Today, on St. Patrick’s Day, we’re taking a look at Patrick Henry O’Rorke, an Irishman-turned-American who was warm and endearing—and unflappable and courageous.
Born in 1836 in Ireland, “Paddy” O’Rorke was of medium size, with black hair and freckles. His family settled in Rochester, New York, and as a young man, Patrick apprenticed as a marble cutter. However, a local congressman offered him an appointment to the Military Academy at West Point, knowing of the young man’s academic prowess. There, he studied alongside Alonzo Cushing, Charlie Hazlett, George Custer, John Pelham, James Dearing, Tom Rosser, and Hugh Kilpatrick—all of whom would, like O’Rorke, find their place in history in the Civil War.
One story from his West Point days shows a glimpse of O’Rorke’s character and personality. During artillery drill one day, the gun fired prematurely while O’Rorke still held the rammer. He was thrown to the ground, but fortunately his arms were not torn off by the accident. His instructor rushed over, asking if he was all right.
O’Rorke stood up and said, “I’ve lost my glove, sir.”
“Bother your glove!” the panicked instructor retorted. “Your arm, man? Is your arm all right?”
“Oh, yes sir,” O’Rorke replied. “There’s nothing wrong with my arm.”
When war came, O’Rorke served as a staff officer and an engineer, but in the summer of 1862, while he was in New York on leave (and getting married!), he learned that a local regiment was forming—the 140th New York. He requested a commission, and in September he received the colonelcy of the regiment. Serving in the brigade of Gen. Gouverneur K. Warren, the 140th New York had their first taste of battle in the terrible Union disaster at Fredericksburg that December. A few months later in May, Col. O’Rorke was placed in temporary command of the brigade when Warren was made acting chief topographical engineer of the Army of the Potomac.
On the afternoon of July 2, 1863, the 140th New York sat resting about half a mile from Little Round Top. Orders came for the brigade, under the command of Gen. Stephen Weed, to move to the aid of Sickles’ III Corps. But, as they passed the little rocky hill, who should gallop up to O’Rorke but their old commander, Gen. Warren!

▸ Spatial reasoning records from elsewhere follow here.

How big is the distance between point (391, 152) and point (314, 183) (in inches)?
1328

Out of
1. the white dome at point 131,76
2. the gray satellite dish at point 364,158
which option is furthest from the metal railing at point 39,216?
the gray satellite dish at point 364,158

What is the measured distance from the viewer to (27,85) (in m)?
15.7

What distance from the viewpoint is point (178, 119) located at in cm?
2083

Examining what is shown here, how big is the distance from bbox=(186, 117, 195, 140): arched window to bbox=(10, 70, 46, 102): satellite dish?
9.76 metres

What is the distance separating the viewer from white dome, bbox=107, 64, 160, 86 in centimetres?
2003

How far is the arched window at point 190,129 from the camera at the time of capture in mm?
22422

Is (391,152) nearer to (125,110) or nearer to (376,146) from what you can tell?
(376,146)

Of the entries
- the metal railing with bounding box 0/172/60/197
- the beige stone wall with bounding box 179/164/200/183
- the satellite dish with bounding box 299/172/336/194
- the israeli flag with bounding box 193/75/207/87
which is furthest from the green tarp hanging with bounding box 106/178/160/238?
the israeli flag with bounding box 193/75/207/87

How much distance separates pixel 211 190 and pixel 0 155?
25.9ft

“Paddy,” he called, “give me a regiment!” When O’Rorke asked where to go, Warren replied, “Take your command and secure the hill before the enemy reaches it; that position must not be lost.”

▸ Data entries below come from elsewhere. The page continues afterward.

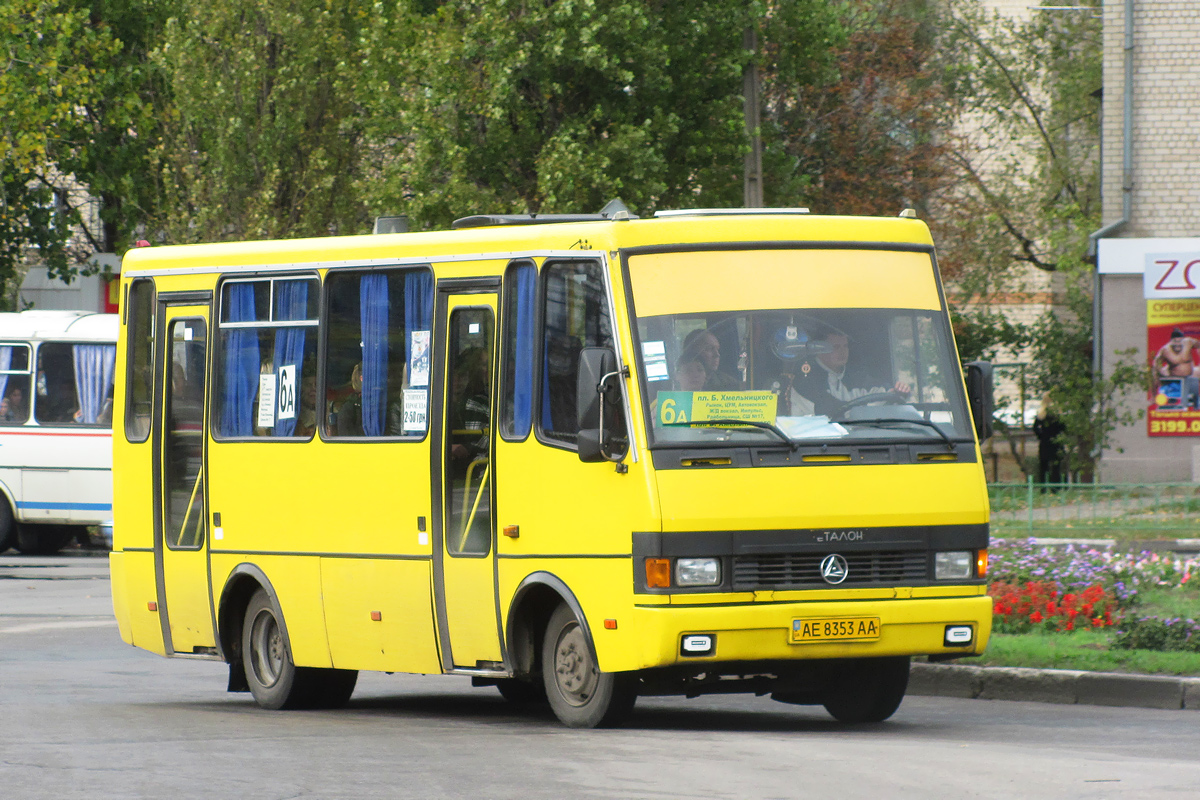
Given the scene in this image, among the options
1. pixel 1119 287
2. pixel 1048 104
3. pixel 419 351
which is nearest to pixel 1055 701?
pixel 419 351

Sometimes in battle, an “acoustic shadow” would occur, which is an atmospheric condition that dampens sound. Strangely enough, it is possible to be unaware of serious fighting nearby, even just on the other side of the hill! On July 2, such a shadow seems to have occurred at Little Round Top. Warren seems unaware of Col. Vincent’s brigade on the hill, and as O’Rorke and the 140th climbed the slope, they did not load their rifles, unaware that the fighting was so close. As they reached the crest however, they could see the Confederates a mere forty feet away! There was no time to form into a traditional line of battle.
Dismounting and drawing his sword, O’Rorke shouted, “Down this way, boys!” and dashed down the slope. Companies A and G followed him, loading their rifles and forming a ragged line among the boulders on the right of the beleaguered 16th Michigan of Vincent’s brigade.
O’Rorke called out, “Here they are, men, commence firing!” His men fired and the Confederates replied with a withering volley. Col. O’Rorke fell with a bullet in his neck. He bled to death within minutes.
O’Rorke fell just as his men were entering the fray, but his regiment held their ground, saving Vincent’s right flank just as the 20th Maine on the left flank began their bayonet charge. O’Rorke could have refused Warren’s pleas, or sought approval of the change in plans from Weed or Sykes, the corps commander. He could have taken a few minutes to form his regiment in a proper line, to avoid the confusion of tumbling into line first-come-first-served fashion. But he knew what was needed and when. If he had delayed even a minute, Little Round Top would have been lost. What good would the 20th Maine’s charge have been, if the Confederates had overlapped and flanked the 16th Michigan, opening an easy route to the crest of the hill?
This weekend, as you enjoy the green beer, corned beef, and shamrocks, take a moment to raise a glass to Col. “Paddy” O’Rorke, an Irishman who helped save Little Round Top, the Union Army of the Potomac…and the nation!